If my wife owns a property and I buy an investment property, do I pay the Additional Dwellings Supplement (ADS)?
Yes. Homes purchased by married couples, those in a civil partnership, cohabitants (those living as if a married couple) and dependent children will be treated as being owned by a single buyer.
What costs can I offset against my rental income?
Here is a list of the most common expenses that we come across for Edinburgh rental properties:
- Property management fees
- Factors fees
- Landlord Insurance
- Landlord Registration fee
- Repairs, including statutory repairs
- HMO licences
- Council Tax and utility bills relating to void periods
- Replacing existing furnishings/appliances, but not the initial purchase of the item
- Accountancy fees for the preparation of your tax return (to an extent)
Repairs to the fabric of the building are generally tax deductible. However, when there is an element of improvement/upgrade any claim might be subject to HMRC challenge if it does not comply with current tax legislation.
Tax relief is also available on mortgage interest/finance costs, but new legislation has been introduced to restrict the amount of tax relief available on these expenses. Tax planning advice is therefore key to ensure that any resulting tax liabilities are kept to a minimum.

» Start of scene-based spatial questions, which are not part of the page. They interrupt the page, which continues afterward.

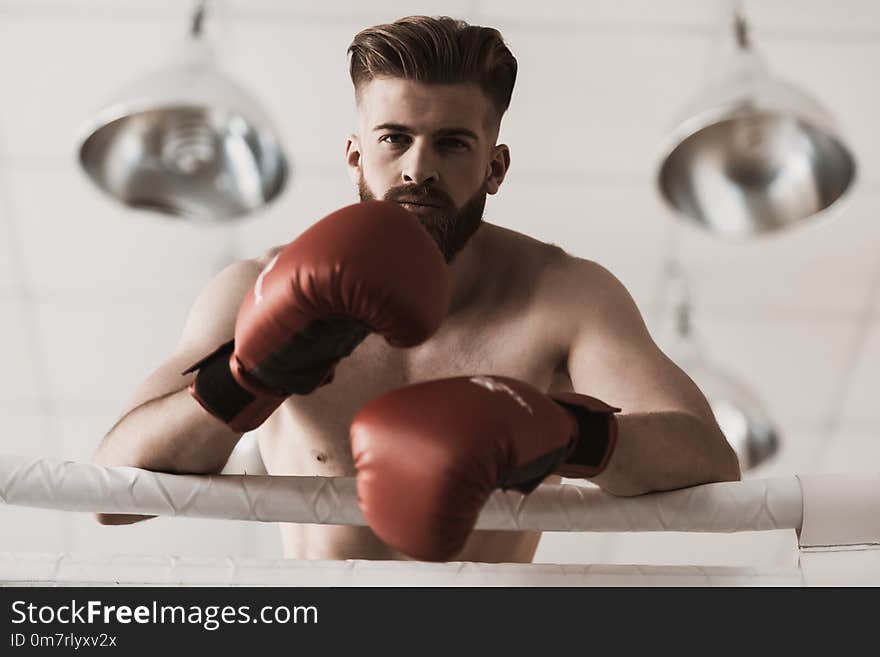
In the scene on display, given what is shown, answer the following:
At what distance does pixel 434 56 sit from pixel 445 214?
0.67 feet

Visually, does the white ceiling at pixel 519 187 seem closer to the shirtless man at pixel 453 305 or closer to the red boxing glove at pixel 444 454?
the shirtless man at pixel 453 305

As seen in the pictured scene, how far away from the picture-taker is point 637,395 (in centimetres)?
129

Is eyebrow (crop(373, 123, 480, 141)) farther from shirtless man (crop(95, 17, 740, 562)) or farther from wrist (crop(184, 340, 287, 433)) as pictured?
wrist (crop(184, 340, 287, 433))

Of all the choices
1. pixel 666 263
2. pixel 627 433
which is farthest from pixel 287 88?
pixel 627 433

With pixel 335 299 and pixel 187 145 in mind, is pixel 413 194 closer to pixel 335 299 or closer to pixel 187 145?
pixel 335 299

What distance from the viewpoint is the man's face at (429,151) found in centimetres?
134

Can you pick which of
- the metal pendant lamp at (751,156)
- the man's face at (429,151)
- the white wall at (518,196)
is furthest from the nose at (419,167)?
the white wall at (518,196)

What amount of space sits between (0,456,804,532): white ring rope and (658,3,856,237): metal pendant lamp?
38.3 inches

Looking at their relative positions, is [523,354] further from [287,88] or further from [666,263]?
[666,263]

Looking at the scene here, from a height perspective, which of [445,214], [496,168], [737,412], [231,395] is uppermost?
[737,412]

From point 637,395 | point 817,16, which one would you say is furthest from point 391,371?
point 817,16

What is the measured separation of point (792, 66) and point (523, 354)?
4.84 ft

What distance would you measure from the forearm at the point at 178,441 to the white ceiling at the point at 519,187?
1433mm

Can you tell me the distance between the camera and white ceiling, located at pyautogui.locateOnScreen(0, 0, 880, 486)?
253 centimetres
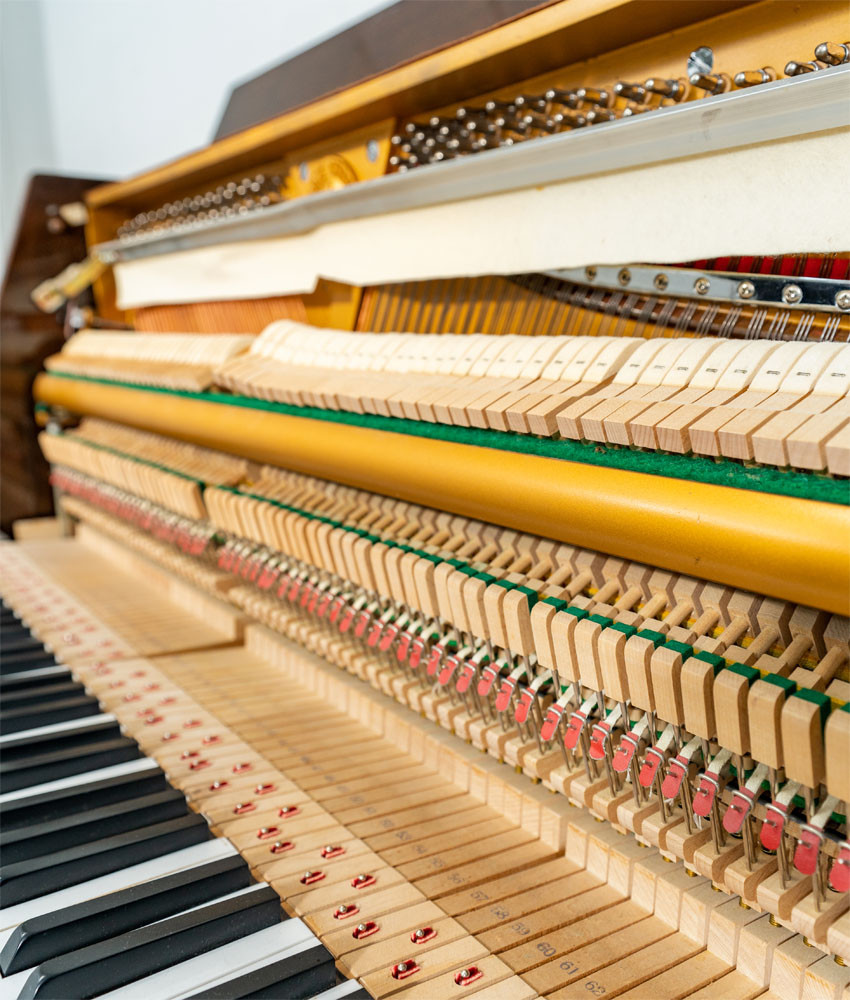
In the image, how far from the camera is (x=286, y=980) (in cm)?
139

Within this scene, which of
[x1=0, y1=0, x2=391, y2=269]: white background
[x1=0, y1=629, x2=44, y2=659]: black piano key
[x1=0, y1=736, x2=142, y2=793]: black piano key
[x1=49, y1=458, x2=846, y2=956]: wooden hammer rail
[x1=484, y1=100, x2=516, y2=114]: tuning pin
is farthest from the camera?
[x1=0, y1=0, x2=391, y2=269]: white background

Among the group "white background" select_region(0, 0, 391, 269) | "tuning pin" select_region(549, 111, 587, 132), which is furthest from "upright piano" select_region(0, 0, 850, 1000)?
"white background" select_region(0, 0, 391, 269)

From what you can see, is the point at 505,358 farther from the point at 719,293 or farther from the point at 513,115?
the point at 513,115

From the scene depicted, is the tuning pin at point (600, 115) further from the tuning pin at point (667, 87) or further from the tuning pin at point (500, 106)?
the tuning pin at point (500, 106)

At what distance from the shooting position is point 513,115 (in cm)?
221

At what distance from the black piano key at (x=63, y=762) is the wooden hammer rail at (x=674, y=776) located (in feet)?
2.19

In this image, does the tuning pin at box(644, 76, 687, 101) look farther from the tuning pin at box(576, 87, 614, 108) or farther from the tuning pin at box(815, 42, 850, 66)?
the tuning pin at box(815, 42, 850, 66)

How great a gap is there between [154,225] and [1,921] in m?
3.54

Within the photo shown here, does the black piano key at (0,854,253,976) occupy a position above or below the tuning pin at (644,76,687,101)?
below

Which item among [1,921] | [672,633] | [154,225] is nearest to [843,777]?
[672,633]

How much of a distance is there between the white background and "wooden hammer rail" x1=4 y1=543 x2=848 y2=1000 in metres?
2.72

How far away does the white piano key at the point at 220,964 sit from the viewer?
54.7 inches

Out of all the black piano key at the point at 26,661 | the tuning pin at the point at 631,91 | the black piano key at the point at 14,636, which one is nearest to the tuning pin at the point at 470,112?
the tuning pin at the point at 631,91

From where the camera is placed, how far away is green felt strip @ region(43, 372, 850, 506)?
1.19 meters
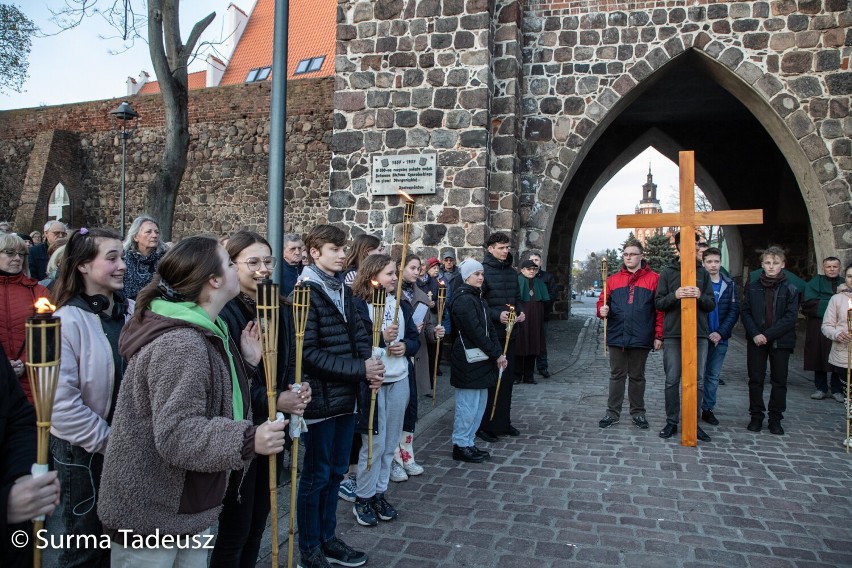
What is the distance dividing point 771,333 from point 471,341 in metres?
3.08

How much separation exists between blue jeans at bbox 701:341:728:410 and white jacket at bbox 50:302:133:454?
5.77 metres

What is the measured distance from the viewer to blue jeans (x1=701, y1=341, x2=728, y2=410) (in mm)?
6504

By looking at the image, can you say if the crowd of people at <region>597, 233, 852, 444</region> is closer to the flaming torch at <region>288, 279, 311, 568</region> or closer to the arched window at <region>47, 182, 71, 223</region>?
the flaming torch at <region>288, 279, 311, 568</region>

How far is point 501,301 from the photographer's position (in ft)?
20.8

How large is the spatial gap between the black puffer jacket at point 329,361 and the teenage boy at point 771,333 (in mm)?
4512

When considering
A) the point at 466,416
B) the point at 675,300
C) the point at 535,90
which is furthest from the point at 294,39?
the point at 466,416

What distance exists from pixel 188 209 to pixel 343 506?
1457 centimetres

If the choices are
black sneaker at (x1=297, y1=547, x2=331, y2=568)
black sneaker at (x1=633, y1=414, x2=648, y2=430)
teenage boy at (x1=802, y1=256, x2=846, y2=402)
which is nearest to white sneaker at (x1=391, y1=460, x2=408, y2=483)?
black sneaker at (x1=297, y1=547, x2=331, y2=568)

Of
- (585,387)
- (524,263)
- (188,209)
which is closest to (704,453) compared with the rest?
(585,387)

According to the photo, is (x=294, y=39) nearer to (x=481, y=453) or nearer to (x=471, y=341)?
(x=471, y=341)

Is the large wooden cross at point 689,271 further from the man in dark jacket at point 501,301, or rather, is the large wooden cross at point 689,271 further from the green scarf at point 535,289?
the green scarf at point 535,289

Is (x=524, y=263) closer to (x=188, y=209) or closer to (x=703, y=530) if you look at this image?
(x=703, y=530)

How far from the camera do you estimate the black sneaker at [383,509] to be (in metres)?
3.88

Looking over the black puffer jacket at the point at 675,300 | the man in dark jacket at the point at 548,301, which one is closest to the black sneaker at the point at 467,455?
the black puffer jacket at the point at 675,300
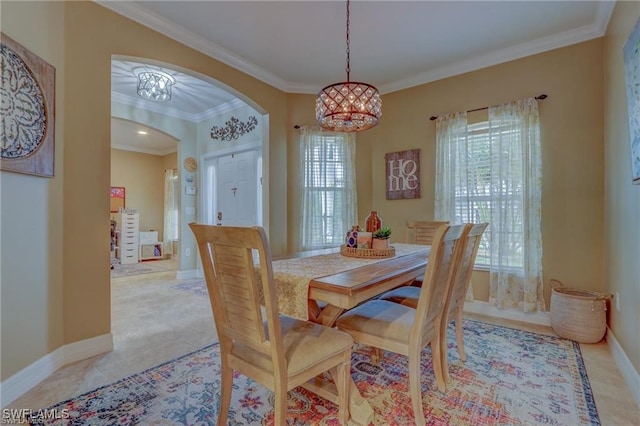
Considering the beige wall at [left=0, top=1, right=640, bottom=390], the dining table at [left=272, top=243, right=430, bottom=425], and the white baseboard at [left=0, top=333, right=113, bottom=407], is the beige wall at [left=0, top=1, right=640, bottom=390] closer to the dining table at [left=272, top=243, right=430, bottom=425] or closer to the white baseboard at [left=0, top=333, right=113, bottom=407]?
the white baseboard at [left=0, top=333, right=113, bottom=407]

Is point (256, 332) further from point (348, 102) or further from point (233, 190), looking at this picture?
point (233, 190)

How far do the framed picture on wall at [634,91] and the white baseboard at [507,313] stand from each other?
159 cm

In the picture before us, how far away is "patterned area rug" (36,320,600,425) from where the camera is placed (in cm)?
152

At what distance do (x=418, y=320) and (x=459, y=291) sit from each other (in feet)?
2.42

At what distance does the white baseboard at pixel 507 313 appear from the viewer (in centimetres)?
285

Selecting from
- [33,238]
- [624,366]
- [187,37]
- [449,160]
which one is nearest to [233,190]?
[187,37]

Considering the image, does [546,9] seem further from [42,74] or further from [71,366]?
[71,366]

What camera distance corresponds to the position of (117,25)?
236cm

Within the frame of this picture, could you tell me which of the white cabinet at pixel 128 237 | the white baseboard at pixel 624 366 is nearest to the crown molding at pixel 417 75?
the white baseboard at pixel 624 366

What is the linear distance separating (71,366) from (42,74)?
193 cm

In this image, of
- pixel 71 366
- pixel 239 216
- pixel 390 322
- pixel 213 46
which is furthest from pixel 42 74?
pixel 239 216

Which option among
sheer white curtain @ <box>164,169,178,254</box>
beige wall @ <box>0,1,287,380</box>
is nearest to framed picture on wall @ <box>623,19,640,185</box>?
beige wall @ <box>0,1,287,380</box>

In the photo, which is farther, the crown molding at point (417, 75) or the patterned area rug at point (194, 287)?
the patterned area rug at point (194, 287)

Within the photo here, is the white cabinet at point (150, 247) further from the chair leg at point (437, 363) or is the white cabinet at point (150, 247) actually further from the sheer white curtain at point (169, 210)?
the chair leg at point (437, 363)
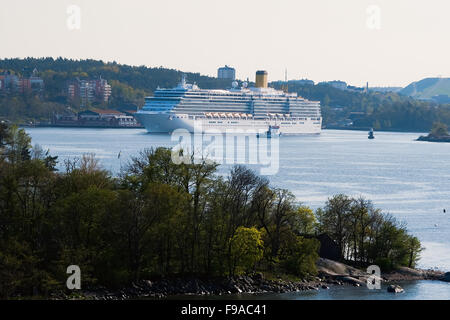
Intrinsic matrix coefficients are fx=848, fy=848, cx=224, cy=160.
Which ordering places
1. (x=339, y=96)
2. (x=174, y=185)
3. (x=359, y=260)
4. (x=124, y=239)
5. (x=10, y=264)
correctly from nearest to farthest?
(x=10, y=264) → (x=124, y=239) → (x=174, y=185) → (x=359, y=260) → (x=339, y=96)

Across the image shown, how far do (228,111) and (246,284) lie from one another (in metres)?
54.7

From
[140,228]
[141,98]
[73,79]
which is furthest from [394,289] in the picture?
[73,79]

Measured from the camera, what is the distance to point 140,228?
14.1 meters

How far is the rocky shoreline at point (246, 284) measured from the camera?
13273mm

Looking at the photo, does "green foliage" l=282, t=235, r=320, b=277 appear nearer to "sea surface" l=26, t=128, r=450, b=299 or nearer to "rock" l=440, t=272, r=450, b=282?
"sea surface" l=26, t=128, r=450, b=299

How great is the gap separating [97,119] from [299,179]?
61176 mm

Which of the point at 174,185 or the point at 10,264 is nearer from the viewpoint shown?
the point at 10,264

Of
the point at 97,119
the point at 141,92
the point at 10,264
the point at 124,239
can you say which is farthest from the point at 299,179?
the point at 141,92

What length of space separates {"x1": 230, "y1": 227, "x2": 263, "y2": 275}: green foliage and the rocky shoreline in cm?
20

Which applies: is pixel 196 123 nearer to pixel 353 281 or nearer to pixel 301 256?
pixel 301 256

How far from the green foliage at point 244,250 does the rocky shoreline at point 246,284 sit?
20 cm

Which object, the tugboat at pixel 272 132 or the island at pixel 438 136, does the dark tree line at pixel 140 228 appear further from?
the island at pixel 438 136

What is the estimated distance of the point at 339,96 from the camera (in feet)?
427
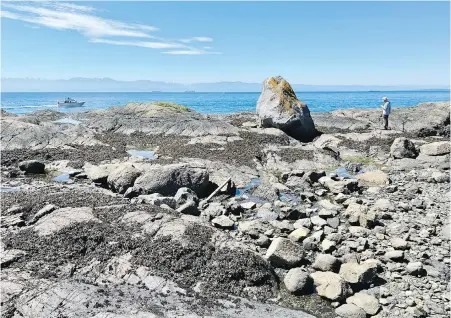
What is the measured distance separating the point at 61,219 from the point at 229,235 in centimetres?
588

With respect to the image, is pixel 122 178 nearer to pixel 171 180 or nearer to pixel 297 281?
pixel 171 180

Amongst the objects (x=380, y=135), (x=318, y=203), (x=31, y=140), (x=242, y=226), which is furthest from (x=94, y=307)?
(x=380, y=135)

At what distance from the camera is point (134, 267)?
432 inches

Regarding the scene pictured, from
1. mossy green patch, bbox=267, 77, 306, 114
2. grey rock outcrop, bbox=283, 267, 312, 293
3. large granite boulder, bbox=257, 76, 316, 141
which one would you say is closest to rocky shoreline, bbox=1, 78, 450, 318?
grey rock outcrop, bbox=283, 267, 312, 293

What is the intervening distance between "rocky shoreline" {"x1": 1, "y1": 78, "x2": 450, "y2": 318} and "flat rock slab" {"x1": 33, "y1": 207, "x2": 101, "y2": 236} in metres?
0.07

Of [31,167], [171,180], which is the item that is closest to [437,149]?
[171,180]

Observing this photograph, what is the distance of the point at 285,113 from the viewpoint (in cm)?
3616

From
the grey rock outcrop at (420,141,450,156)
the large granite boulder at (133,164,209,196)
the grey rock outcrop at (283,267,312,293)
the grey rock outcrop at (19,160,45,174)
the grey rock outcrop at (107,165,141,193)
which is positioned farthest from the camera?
the grey rock outcrop at (420,141,450,156)

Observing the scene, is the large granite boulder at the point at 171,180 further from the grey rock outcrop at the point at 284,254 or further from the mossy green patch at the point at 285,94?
the mossy green patch at the point at 285,94

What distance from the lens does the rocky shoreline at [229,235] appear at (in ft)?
32.9

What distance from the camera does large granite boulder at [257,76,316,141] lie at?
117 feet

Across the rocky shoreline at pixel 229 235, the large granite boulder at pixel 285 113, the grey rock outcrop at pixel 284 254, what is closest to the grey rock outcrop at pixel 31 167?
the rocky shoreline at pixel 229 235

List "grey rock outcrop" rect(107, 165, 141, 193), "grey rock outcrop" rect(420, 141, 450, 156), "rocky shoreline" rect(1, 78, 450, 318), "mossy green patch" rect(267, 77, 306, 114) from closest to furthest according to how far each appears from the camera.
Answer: "rocky shoreline" rect(1, 78, 450, 318) < "grey rock outcrop" rect(107, 165, 141, 193) < "grey rock outcrop" rect(420, 141, 450, 156) < "mossy green patch" rect(267, 77, 306, 114)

If you do not have many expenses, it may be beneficial to claim the £1,000 property allowance instead of actual costs against your rental income.
Should I buy a property through a limited company?
We are frequently asked this question and the answer generally depends on a number of factors.
The compliance requirements of a company differs enormously to an individual receiving rent in their own name.
Typically, we would need to know:
- What are your long-term objectives?
- What is the level of your other taxable income?
- What level of profit would you expect to receive from your new property purchase?
- Will you require to take out a mortgage or are you buying the property outright?
- Are you married or in a civil partnership? Do you have children? Could a share of the property be put in their names?
- Do you require the profits from the property, or can they be retained by the company/paid into a pension?
After an initial fact-finding meeting we would then produce a report demonstrating the potential tax liabilities throughout the lifecycle of the rental business.
There are many non-tax factors to consider when setting up a company, but at Johnston Smillie we can guide you through the process and highlight any issues to be considered.
There can huge long-term savings made from putting the correct strategy in place from the outset.
Should I put a property in my children’s name to use their tax allowances?
This sort of tax planning will not work if your child is a dependent and under age 18. Any income will be taxable on the parent even if the property is in the child’s name.
There may also be implications for:
- Capital Gains Tax
- Inheritance Tax
- Land and Buildings Transaction Tax (LBTT) for Scottish properties or Stamp Duty Land Tax (SDLT) for acquisitions elsewhere in the UK. The child may have to pay the ADS (or UK equivalent) when they are old enough to buy their own property
- It may restrict the child’s right to help-to-buy ISAs and similar products
The work involved in unravelling this sort of arrangement can be expensive.